> Available records:
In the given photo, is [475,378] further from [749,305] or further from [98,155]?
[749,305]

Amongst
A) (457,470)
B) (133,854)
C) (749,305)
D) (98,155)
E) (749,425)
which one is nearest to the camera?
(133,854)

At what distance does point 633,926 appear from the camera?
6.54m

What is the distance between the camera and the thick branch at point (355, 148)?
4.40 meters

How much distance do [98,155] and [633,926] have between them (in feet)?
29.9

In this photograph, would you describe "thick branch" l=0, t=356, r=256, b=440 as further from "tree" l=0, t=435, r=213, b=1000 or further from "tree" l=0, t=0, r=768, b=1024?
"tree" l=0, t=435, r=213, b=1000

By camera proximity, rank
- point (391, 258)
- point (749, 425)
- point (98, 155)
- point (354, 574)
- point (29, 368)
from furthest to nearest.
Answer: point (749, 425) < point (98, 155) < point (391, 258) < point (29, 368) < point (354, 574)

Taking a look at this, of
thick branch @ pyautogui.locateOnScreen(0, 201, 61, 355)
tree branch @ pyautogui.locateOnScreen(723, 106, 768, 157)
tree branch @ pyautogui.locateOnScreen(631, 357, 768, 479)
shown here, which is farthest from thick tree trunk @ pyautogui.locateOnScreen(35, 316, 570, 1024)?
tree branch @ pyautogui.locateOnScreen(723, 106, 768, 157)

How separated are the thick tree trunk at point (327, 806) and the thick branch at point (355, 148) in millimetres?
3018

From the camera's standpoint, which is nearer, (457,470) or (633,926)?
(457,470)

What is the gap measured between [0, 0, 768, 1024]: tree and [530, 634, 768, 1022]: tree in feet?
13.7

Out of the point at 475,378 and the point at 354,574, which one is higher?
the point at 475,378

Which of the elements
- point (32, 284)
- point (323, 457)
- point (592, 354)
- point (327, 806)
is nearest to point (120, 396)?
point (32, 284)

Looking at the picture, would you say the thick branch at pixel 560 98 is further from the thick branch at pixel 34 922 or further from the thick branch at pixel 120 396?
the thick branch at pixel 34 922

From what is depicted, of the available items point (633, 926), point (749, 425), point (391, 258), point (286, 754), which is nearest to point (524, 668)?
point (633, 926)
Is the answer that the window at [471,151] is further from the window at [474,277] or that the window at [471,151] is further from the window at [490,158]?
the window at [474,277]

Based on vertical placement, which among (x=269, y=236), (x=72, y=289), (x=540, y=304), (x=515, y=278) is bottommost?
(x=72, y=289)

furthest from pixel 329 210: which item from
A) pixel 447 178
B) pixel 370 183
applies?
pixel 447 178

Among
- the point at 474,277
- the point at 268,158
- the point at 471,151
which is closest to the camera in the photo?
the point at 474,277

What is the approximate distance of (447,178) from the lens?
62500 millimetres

> Task directions:
Exactly reproduce all of the entries above.

> Correct response:
In the given photo, is [475,378] further from [749,305] or further from [98,155]?
[749,305]

Amongst
A) (457,470)
B) (133,854)
C) (749,305)
D) (98,155)
E) (749,425)
which one is nearest to the camera?
(133,854)

At what distance does point 633,926 appear from the camera?
6.54m

What is the distance between the camera and the thick branch at point (355, 148)?
4.40 meters

How much distance do [98,155] and [633,926] have between them (in feet)?
29.9

In this photograph, would you describe "thick branch" l=0, t=356, r=256, b=440 as further from "tree" l=0, t=435, r=213, b=1000 or further from "tree" l=0, t=0, r=768, b=1024?
"tree" l=0, t=435, r=213, b=1000

By camera proximity, rank
- point (391, 258)
- point (749, 425)
- point (98, 155)
- point (354, 574)
- point (29, 368)
from furthest to nearest.
Answer: point (749, 425) < point (98, 155) < point (391, 258) < point (29, 368) < point (354, 574)

Taking a look at this, of
thick branch @ pyautogui.locateOnScreen(0, 201, 61, 355)
tree branch @ pyautogui.locateOnScreen(723, 106, 768, 157)
tree branch @ pyautogui.locateOnScreen(631, 357, 768, 479)
shown here, which is farthest from thick tree trunk @ pyautogui.locateOnScreen(35, 316, 570, 1024)?
tree branch @ pyautogui.locateOnScreen(723, 106, 768, 157)

How separated are the thick tree trunk at point (327, 806) and the thick branch at point (355, 148) in millimetres?
3018

From the camera's standpoint, which is nearer, (457,470) or (633,926)?
(457,470)

What is the gap measured between [0, 0, 768, 1024]: tree and [530, 634, 768, 1022]: tree in feet?
13.7

Out of the point at 475,378 and the point at 354,574, which one is higher?
the point at 475,378

Which of the elements
- point (32, 284)
- point (323, 457)
- point (592, 354)
- point (327, 806)
is nearest to point (120, 396)?
point (32, 284)

Looking at the picture, would you say the thick branch at pixel 560 98 is further from the thick branch at pixel 34 922 or further from the thick branch at pixel 120 396?
the thick branch at pixel 34 922

From what is depicted, of the available items point (633, 926), point (749, 425), point (391, 258), point (286, 754), which is nearest to point (524, 668)?
point (633, 926)
Is the answer that the window at [471,151] is further from the window at [474,277] or that the window at [471,151] is further from the window at [490,158]?
the window at [474,277]

Based on vertical placement, which among (x=269, y=236), (x=72, y=289), (x=540, y=304), (x=515, y=278) is bottommost?
(x=72, y=289)

furthest from pixel 329 210: which item from
A) pixel 447 178
B) pixel 370 183
applies?
pixel 447 178

Among
- the point at 474,277
- the point at 268,158
- the point at 471,151
which is closest to the camera in the photo?
the point at 474,277

What is the approximate distance of (447,178) from the lens?
62500 millimetres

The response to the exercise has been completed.